Rename "black knit cap" to "dark wool hat" everywhere in the records below, and leave all other text unchanged.

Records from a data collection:
____________________
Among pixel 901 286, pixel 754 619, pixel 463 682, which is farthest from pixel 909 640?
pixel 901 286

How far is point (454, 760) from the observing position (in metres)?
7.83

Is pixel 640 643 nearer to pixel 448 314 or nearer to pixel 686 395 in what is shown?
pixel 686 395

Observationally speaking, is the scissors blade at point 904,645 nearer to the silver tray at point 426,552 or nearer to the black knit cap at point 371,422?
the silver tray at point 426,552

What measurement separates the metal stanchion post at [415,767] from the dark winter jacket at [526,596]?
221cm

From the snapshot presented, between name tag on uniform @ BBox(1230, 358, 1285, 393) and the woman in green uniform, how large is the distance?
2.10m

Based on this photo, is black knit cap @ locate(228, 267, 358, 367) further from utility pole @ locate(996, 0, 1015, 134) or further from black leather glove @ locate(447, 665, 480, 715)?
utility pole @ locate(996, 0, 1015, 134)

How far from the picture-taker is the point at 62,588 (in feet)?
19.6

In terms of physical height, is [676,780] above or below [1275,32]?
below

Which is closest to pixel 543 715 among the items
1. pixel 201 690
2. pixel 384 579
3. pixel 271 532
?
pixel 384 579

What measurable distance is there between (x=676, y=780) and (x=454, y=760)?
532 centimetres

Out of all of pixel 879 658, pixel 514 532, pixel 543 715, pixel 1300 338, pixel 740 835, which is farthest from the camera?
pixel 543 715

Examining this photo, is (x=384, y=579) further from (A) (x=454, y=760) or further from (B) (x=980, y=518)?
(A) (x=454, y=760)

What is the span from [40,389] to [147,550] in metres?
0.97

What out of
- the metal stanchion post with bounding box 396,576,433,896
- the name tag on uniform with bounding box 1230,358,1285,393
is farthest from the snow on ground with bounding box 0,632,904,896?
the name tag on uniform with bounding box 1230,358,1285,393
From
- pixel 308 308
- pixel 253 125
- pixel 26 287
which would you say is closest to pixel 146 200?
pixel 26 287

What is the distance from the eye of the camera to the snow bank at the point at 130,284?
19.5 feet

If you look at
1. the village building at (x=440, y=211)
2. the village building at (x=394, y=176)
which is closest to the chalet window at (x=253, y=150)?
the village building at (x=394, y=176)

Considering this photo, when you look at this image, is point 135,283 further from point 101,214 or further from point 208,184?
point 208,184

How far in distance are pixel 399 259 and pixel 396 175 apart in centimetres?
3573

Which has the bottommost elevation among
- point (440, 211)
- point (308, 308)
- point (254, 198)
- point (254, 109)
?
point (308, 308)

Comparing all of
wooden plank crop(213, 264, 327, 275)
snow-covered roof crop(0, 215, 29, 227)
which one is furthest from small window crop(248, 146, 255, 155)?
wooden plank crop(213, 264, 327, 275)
____________________
▶ [Output of the exercise]
Among pixel 901 286, pixel 754 619, pixel 463 682, which is farthest from pixel 909 640?
pixel 901 286

How far is point (454, 760) from the observing position (in metres)?
7.83

Is pixel 640 643 nearer to pixel 448 314 or nearer to pixel 686 395 in what is shown?
pixel 686 395

Observationally speaking, is the scissors blade at point 904,645 nearer to the silver tray at point 426,552 or nearer to the dark wool hat at point 371,422?
the silver tray at point 426,552

What measurement separates the metal stanchion post at [415,767] from the dark winter jacket at [526,596]?
221cm

From the snapshot presented, between name tag on uniform @ BBox(1230, 358, 1285, 393) and the woman in green uniform, how large is the distance?
2.10m

Based on this photo, is dark wool hat @ locate(228, 267, 358, 367) further from utility pole @ locate(996, 0, 1015, 134) or further from black leather glove @ locate(447, 665, 480, 715)?
utility pole @ locate(996, 0, 1015, 134)

How far from the picture-taker is the point at 62,588 (in feet)?
19.6

In terms of physical height, is [676,780] above or below [1275,32]?
below

Which is closest to pixel 543 715 among the items
1. pixel 201 690
2. pixel 384 579
3. pixel 271 532
?
pixel 384 579

What measurable distance is there between (x=676, y=780) and (x=454, y=760)?
532 centimetres

Out of all of pixel 879 658, pixel 514 532, pixel 543 715, pixel 1300 338, pixel 740 835, which is farthest from the camera?
pixel 543 715

Examining this photo, is (x=384, y=579) further from (A) (x=454, y=760) or further from (B) (x=980, y=518)?
(A) (x=454, y=760)

What is the span from [40,389] to [147,550] in metres?
0.97

What out of
- the metal stanchion post with bounding box 396,576,433,896
- the name tag on uniform with bounding box 1230,358,1285,393
is farthest from the snow on ground with bounding box 0,632,904,896?
the name tag on uniform with bounding box 1230,358,1285,393
From
- pixel 308 308
- pixel 253 125
- pixel 26 287
which would you say is closest to pixel 146 200?
pixel 26 287

What is the distance from the eye of the camera to the snow bank at the point at 130,284?
19.5 feet

If you look at
1. the village building at (x=440, y=211)
2. the village building at (x=394, y=176)
which is closest to the chalet window at (x=253, y=150)?
the village building at (x=394, y=176)

Considering this photo, when you look at this image, is point 135,283 further from point 101,214 or further from point 208,184?
point 208,184

How far in distance are pixel 399 259 and pixel 396 175 apart in centimetres?
3573

Which has the bottommost elevation among
- point (440, 211)
- point (308, 308)
- point (254, 198)
- point (254, 109)
?
point (308, 308)

Comparing all of
wooden plank crop(213, 264, 327, 275)
snow-covered roof crop(0, 215, 29, 227)
which one is furthest from small window crop(248, 146, 255, 155)?
wooden plank crop(213, 264, 327, 275)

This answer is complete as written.